Подобрел — и печати проклятия снялись
незаметненько.
Вот такая подобрения арифметика.
ЧАЙКОВСКИЙ
Постарел… и слезки потекли —
слеза за слезою.
Нет гению среди шедевров покоя.
Чайковский ушел… куда? Беспросветно.
Был Чайковский — и нет его.
Ну и что, фон Мекк Надежда Филаретовна?
Был Чайковский — и нет его.
От чумы? От холеры? От прочей бактерии?
Не дожил до концлагеря Сталина-Берии.
А Шестая «Патетическая» больше жизни и смерти,
закружит в музыкальные круговерти.
И музыка больше жизни и смерти.
Есть что-то большее жизни и смерти!
Бог? Влюбленность в кого-то, во что-то?
Лакримоза хороша в плохую погоду.
Ненастно. Дождик сыпет с небес
мелкой дробью.
Где оно, гения богоподобие?
Спрятался в комнатке под теплым тулупом,
помыслами о смерти фатально опутан?
Но какое смертушка вызывает страстно´е!
Шестая закончена — нет в сердце покоя.
Выход один — Лебединое озеро.
Берега его к тому же слегка приморозило.
Церковь виновата? Призвал бы Пречистую:
«О Мамочка!..» Плачет актер за кулисами.
Не выйдет на сцену. Не робот. Не может.
Помоги. Тоска неизбывная гложет…
ДУХОВНОСТЬ ДОБРОГО БОГА
Лежит юродивый на городском парапете.
За грешный род адамов в ответе.
На груди пыль, с яичной перемешанная скорлупой,
с перевязанной головой.
А глаза в Царство Божие запрокинуты,
звучат как две параллельные квинты.
Вокруг сумасшедшее диско.
Пары кружатся с поросячьи визгом.
Кто-то завтра схватит кондрашку,
Кто-то наткнется в отеле на стукачку-наташку…
И о них молится, бесноватеньких.
Забирает с собой в Китеж-град на волшебной скатерти.
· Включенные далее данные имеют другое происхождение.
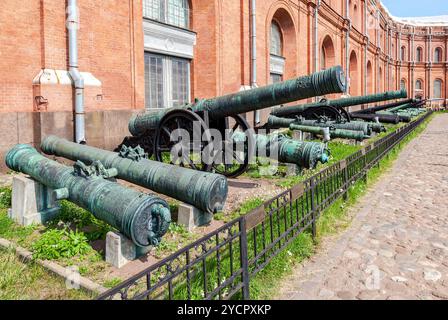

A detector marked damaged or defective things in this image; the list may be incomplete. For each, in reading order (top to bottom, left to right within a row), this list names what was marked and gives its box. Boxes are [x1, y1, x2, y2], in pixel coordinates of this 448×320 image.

corroded cannon surface [7, 144, 172, 246]
corroded cannon surface [41, 136, 228, 214]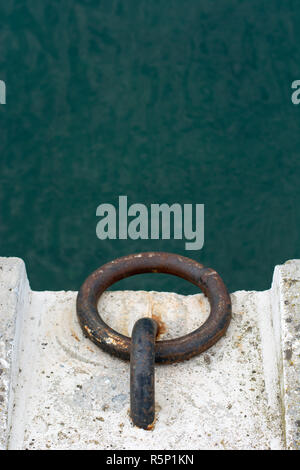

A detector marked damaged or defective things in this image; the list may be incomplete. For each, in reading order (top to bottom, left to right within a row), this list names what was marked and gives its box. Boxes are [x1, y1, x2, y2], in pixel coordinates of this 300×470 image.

corroded iron ring [76, 253, 231, 364]
rusty metal ring [76, 253, 231, 364]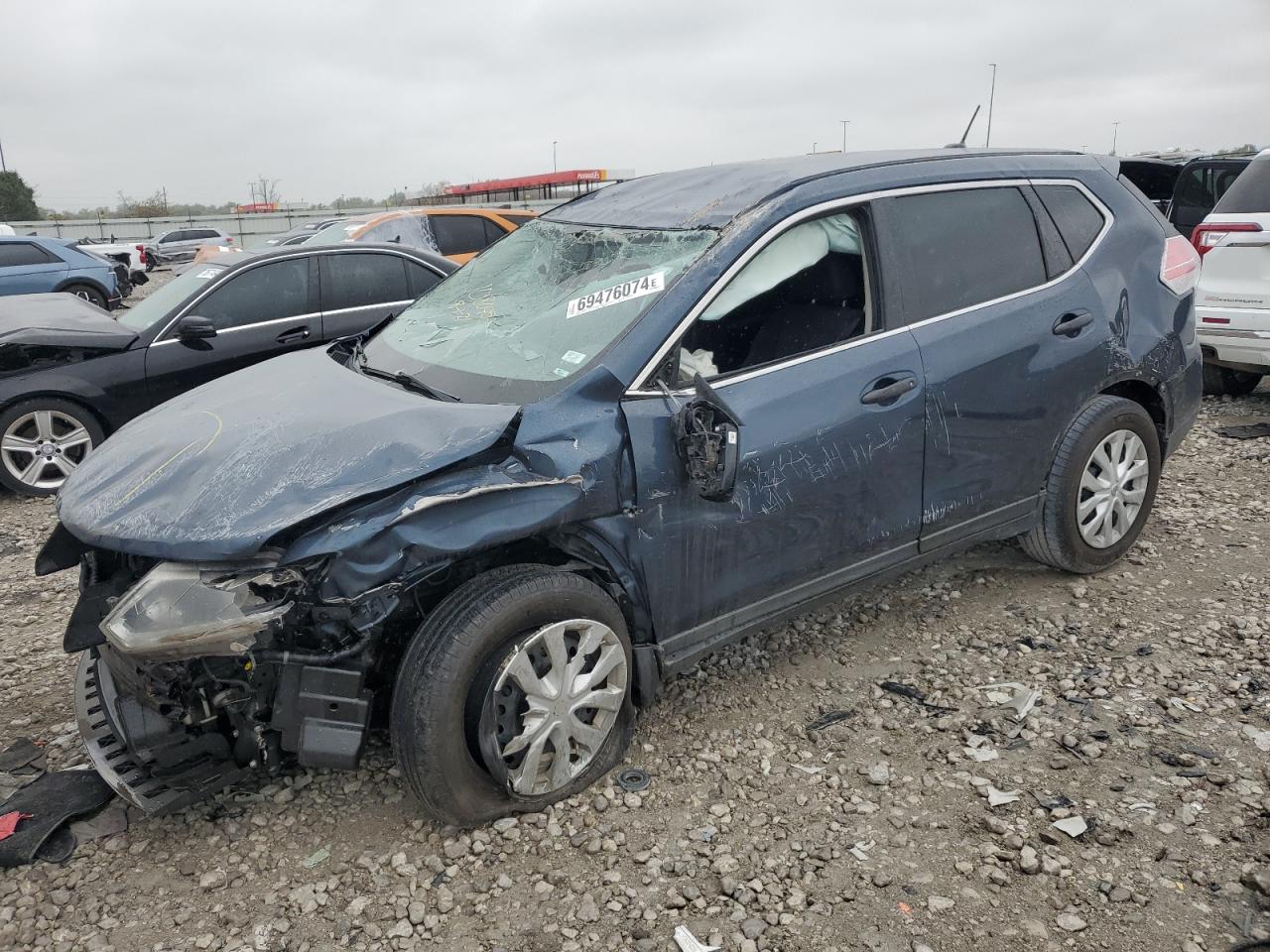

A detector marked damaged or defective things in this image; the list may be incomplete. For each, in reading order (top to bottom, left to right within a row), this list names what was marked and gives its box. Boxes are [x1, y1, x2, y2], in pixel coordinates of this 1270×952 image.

damaged door mirror [178, 313, 217, 341]
shattered windshield [361, 220, 718, 401]
crumpled hood [55, 349, 520, 563]
severely damaged suv [40, 149, 1206, 825]
damaged door mirror [671, 375, 738, 502]
broken headlight [100, 563, 296, 658]
crushed front end [56, 539, 393, 813]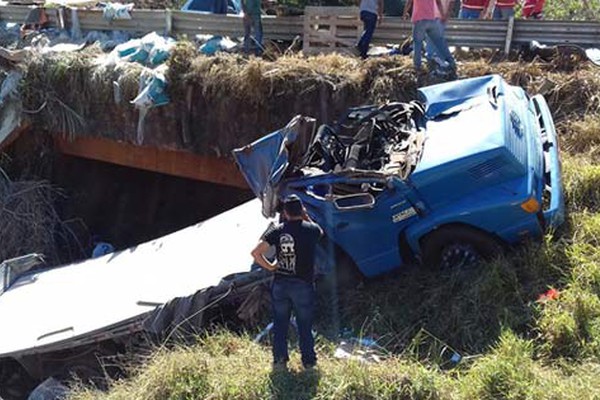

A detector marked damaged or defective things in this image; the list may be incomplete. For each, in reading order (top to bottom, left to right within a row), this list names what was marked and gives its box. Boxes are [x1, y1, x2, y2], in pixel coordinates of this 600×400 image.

blue crashed truck [236, 75, 568, 276]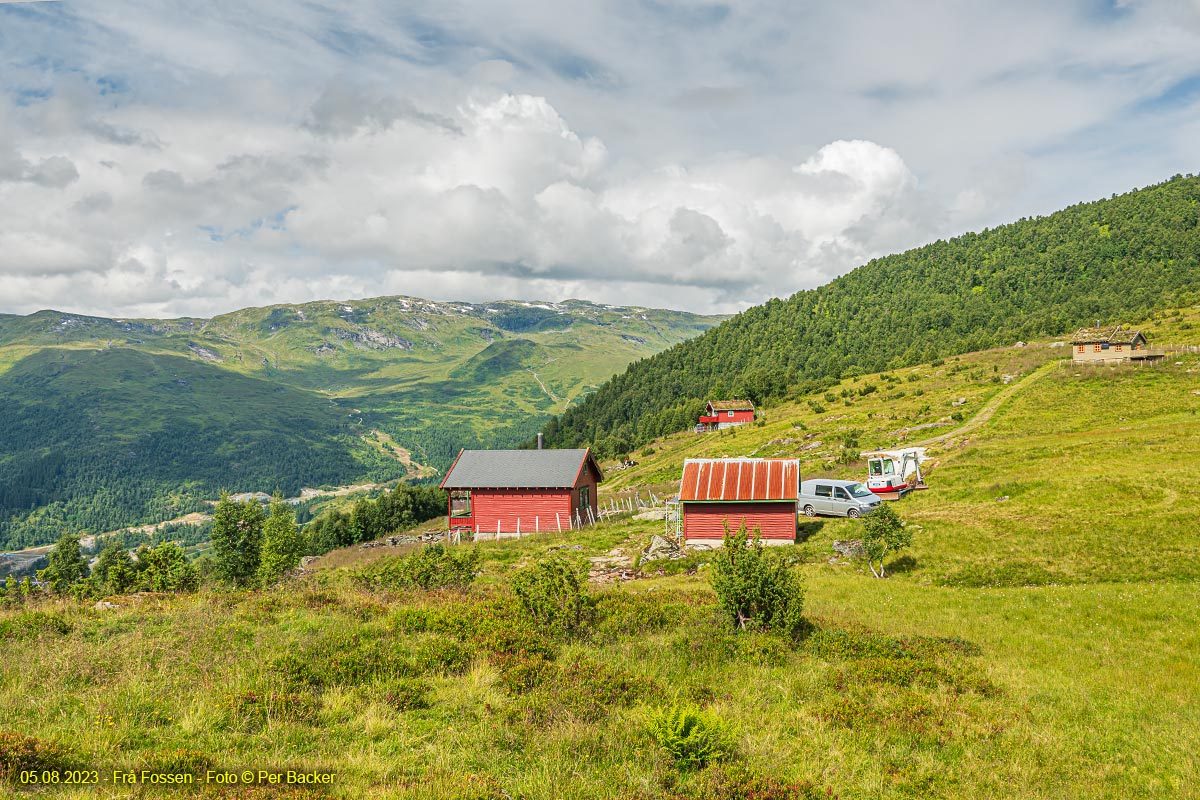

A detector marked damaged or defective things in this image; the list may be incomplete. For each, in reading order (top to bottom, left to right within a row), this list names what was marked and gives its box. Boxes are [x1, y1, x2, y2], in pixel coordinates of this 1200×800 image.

rusty corrugated metal roof [681, 455, 801, 501]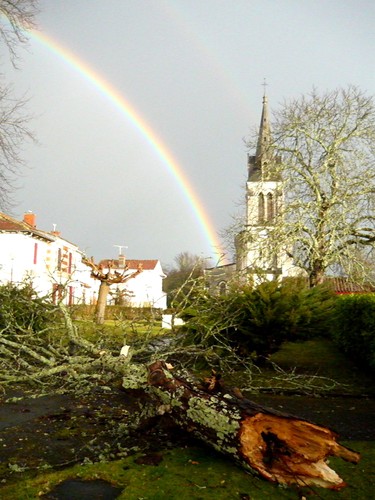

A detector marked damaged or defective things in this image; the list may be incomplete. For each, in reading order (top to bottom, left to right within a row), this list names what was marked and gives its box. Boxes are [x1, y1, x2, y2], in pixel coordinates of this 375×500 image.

splintered wood [147, 362, 362, 490]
И… тишина водворяется на мгновение ока.
Так земля приобщается к духовности Доброго Бога.
* * *
За Вторую Соловецкую
отсидел положенное взаперти.
Прости, Матерь Божия, прости.
Кажется, незаслужен положенный срок.
Ждать свободы зек изнемог.
Вторая Голгофа не погубила — спасла.
Стал Христом хотя бы на полчаса,
а там… будь как будет: телега, погост…
И какой постмортем с земнородного спрос?
На прохожих глаза придурковато таращил.
По ночам помыслов включал зомбоящик.
Не увидеть себя ни изнутри, ни извне —
разве что со стороны, на чужой стороне.
На необитаемом острове, на чужом берегу
память о ближних дорогих берегу.
От помыслов спасение — отечественный архетип.
Сердце об утратах безутешно скорбит.
В памяти не срабатывает ностальгический код.
Тоска за живое берет.
Россия — погостик близ деревенской церквушки.
И за вязкой носков беседуют две старушки.